Looking Back to Look Forward

Henry Dreyfuss’ work is a result of extensive research on the human body, and highlights human-centered design in terms of the physical capabilities of users. If the user is unable to utilize a product, it does not provide users with an adequate starting point for discoverability. In fact, Dreyfuss measures a product’s “success” by its impact on users to be “safer, more comfortable, more eager to purchase, more efficient – or just plain happier”. In “Designing for People”, Dreyfuss outlines the role of the designer and his or her relationship, not only to the user, but to other contributors to a design. As is such, it is important in our practice as interaction designers and researchers to consider our responsibility to communicate. Whether this communication is to the user, through the design, or in languages most fluent to that of stakeholders, we consistently strive to understand the position of the other, and adapt as necessary to be understood.

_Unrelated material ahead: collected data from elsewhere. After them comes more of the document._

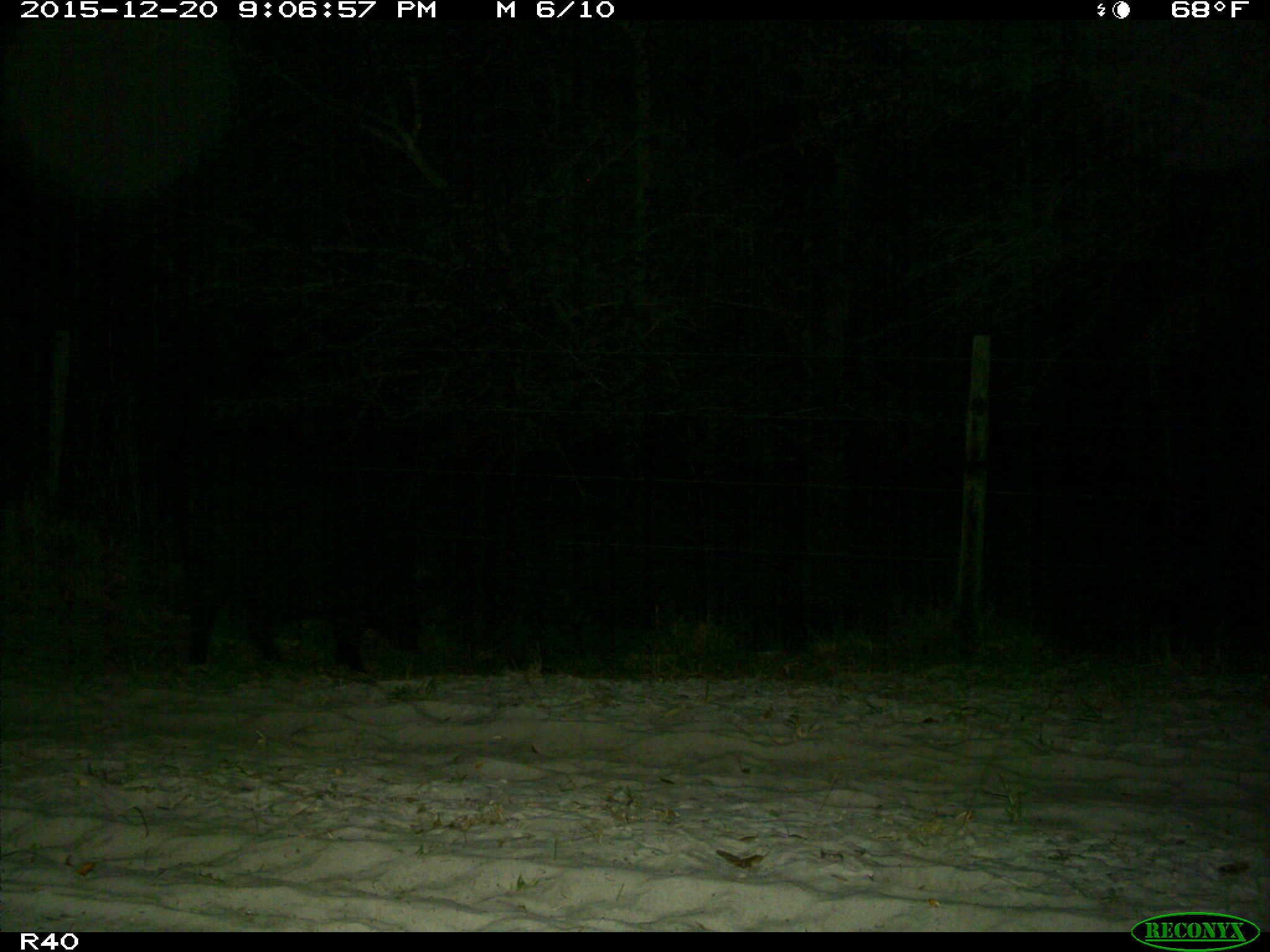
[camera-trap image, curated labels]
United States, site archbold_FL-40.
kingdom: Animalia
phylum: Chordata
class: Mammalia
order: Artiodactyla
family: Suidae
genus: Sus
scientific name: Sus scrofa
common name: wild boar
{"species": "Sus scrofa (wild boar)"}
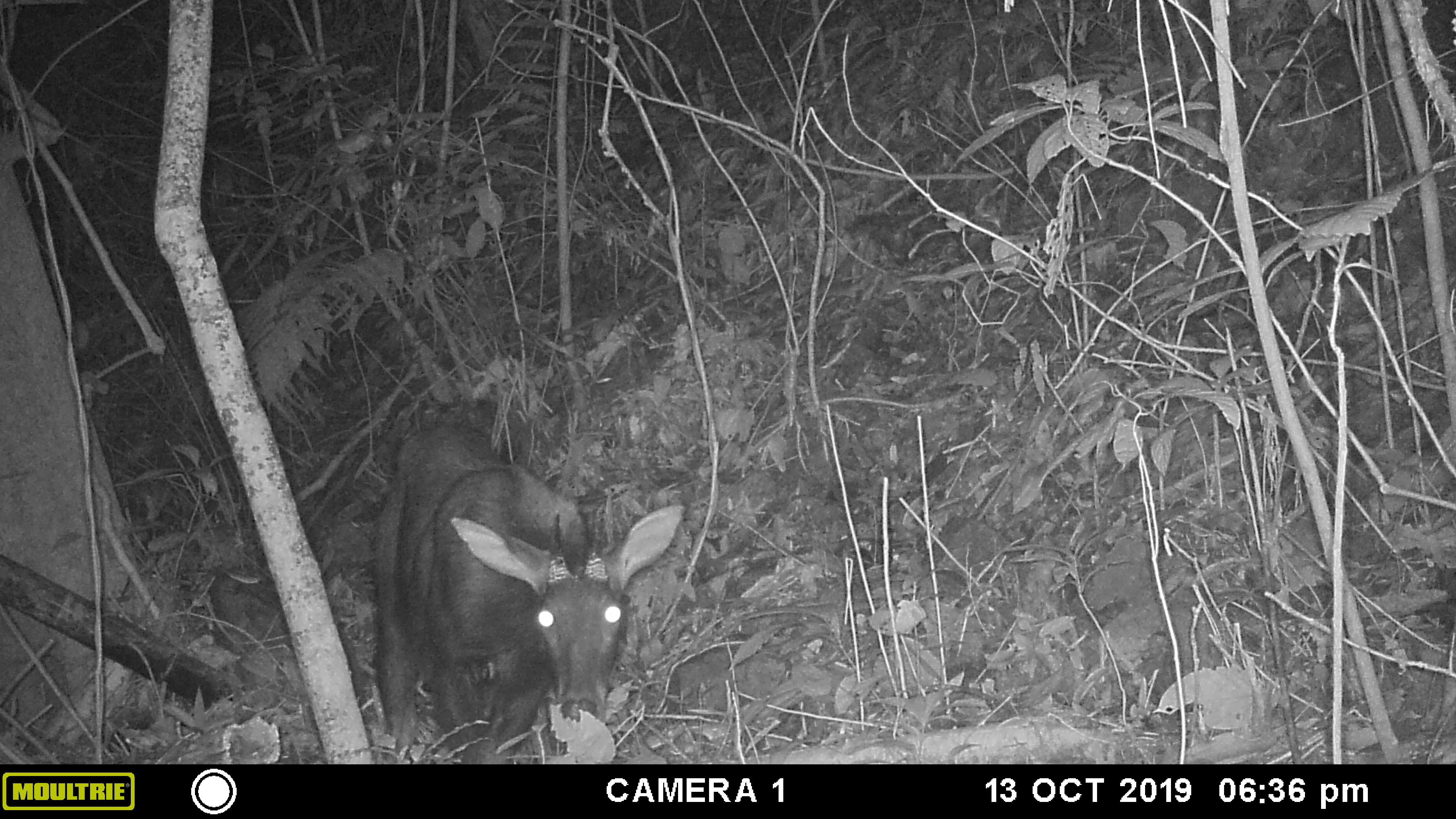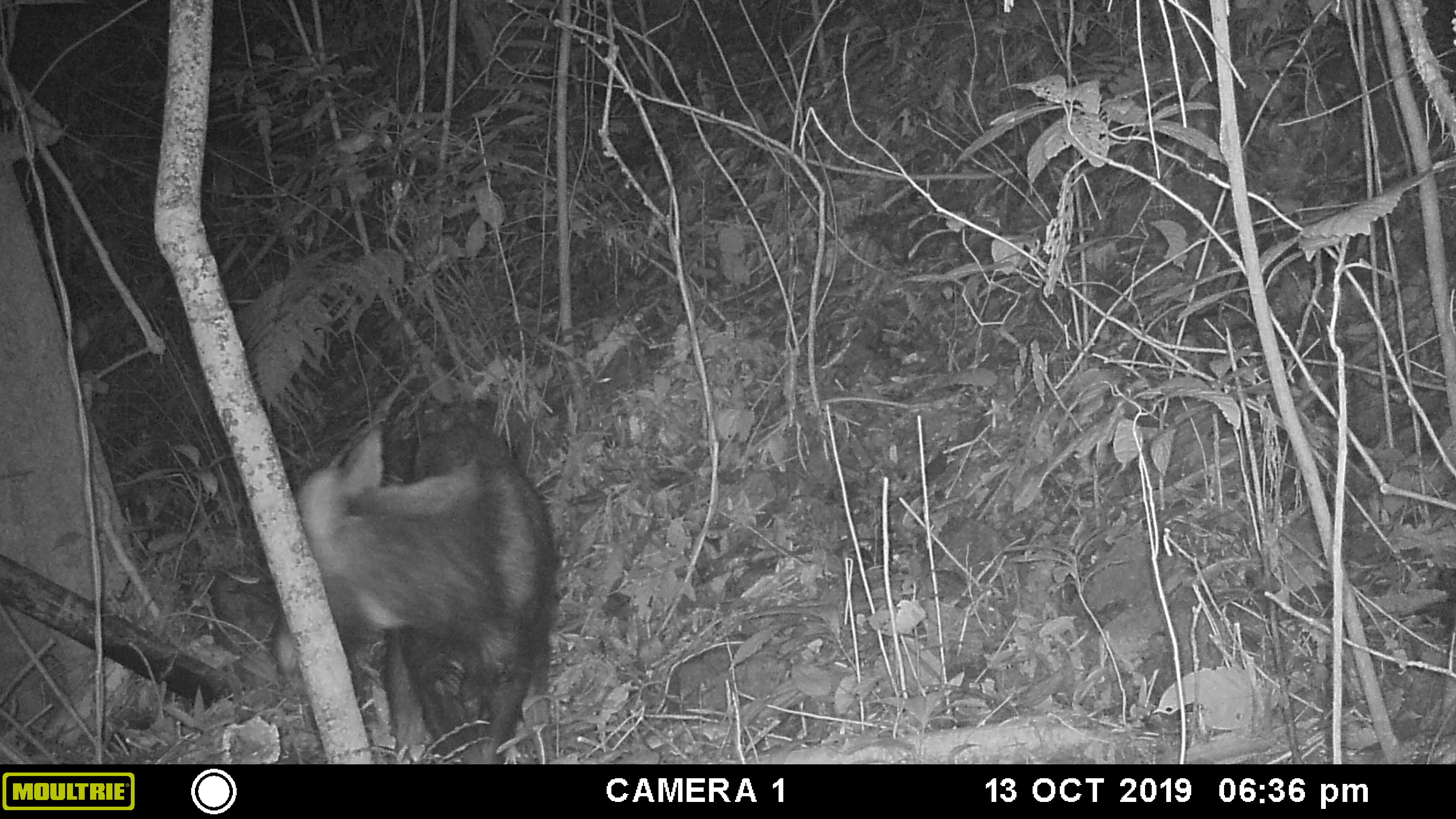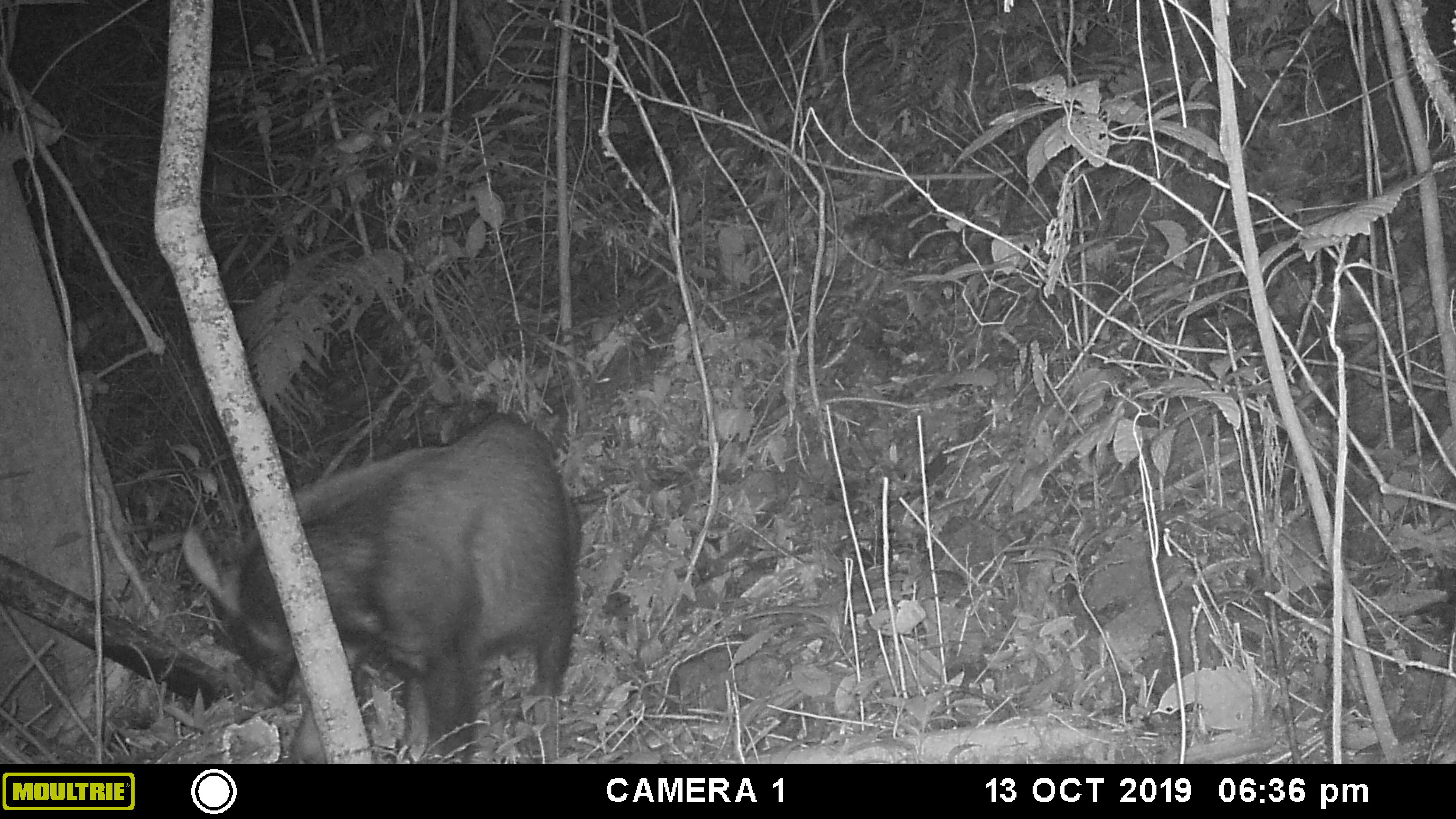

The work of Karl Gerstner and Ladislav Sutnar’s work exhibits the need to utilize design principles for the organization of information, as information means nothing if it is indigestble to the viewer. By utilizing hierarchy, grids, and noting the visual circulation of a page, Gerstner and Sutnar both adapted to and manipulated the eye of the viewer through visual interest. In the realm of UI/UX, where visual and audio stimulation are the primary modes of sensory input, with the occasional haptic response, it is of upmost importance to organize information in a way that is not only understandable to the user, but that urges the user to want to understand it.

Jay and Charles Eames engaged in an exploration of materiality, by starting with the conceptual model of a “chair”, they sought to navigate the various other forms it could take. Charles and Ray Eames centered play in their work, and as a manifestation of such explorations, what began as concepts took on many different iterations. Their work shows us that actively learning and engaging in the process of design can bring innovative and beautiful work into fruition. By beginning with the conceptual model of what users already understand in technology, we have the ability to manipulate the digital “materiality” of such, and branch off in new and unfounded ways. What may result is a new form of understanding that becomes broadly accepted by the masses, just as the Eames chair did!